What is needed — Copy word for word the rows in the stretch from the line containing "From the listed choices" through the line containing "which is farthest", including both of those lines.

Records provided —
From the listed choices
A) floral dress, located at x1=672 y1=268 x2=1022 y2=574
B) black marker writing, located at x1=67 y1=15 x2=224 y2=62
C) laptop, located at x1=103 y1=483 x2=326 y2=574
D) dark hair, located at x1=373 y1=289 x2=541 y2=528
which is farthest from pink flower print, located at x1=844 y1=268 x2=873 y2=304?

--

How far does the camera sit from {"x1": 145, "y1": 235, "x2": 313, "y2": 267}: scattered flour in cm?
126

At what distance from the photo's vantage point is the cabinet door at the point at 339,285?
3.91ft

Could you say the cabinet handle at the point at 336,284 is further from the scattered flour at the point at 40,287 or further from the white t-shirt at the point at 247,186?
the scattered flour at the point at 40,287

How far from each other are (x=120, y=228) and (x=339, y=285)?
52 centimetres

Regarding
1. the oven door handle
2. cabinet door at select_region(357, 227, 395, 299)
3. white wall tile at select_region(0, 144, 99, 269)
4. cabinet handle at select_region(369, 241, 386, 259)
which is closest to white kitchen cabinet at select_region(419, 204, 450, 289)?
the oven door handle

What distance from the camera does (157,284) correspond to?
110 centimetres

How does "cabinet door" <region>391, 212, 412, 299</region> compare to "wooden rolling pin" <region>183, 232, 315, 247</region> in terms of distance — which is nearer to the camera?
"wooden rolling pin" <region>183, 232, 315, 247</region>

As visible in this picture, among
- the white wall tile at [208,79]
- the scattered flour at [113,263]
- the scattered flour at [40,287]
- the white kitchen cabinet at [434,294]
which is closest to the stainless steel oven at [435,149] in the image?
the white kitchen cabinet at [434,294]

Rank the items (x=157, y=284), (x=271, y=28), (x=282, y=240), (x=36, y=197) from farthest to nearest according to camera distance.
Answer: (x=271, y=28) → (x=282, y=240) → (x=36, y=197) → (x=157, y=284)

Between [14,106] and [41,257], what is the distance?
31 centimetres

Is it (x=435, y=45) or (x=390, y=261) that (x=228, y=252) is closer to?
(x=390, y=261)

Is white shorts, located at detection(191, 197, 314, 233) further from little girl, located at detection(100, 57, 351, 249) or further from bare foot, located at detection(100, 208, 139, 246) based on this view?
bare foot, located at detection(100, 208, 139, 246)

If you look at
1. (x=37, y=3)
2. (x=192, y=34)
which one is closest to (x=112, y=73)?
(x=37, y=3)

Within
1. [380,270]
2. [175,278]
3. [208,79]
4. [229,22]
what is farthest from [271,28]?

The result —
From the listed choices
A) floral dress, located at x1=672 y1=268 x2=1022 y2=574
B) black marker writing, located at x1=67 y1=15 x2=224 y2=62
C) laptop, located at x1=103 y1=483 x2=326 y2=574
D) dark hair, located at x1=373 y1=289 x2=541 y2=528
which is farthest from pink flower print, located at x1=844 y1=268 x2=873 y2=304?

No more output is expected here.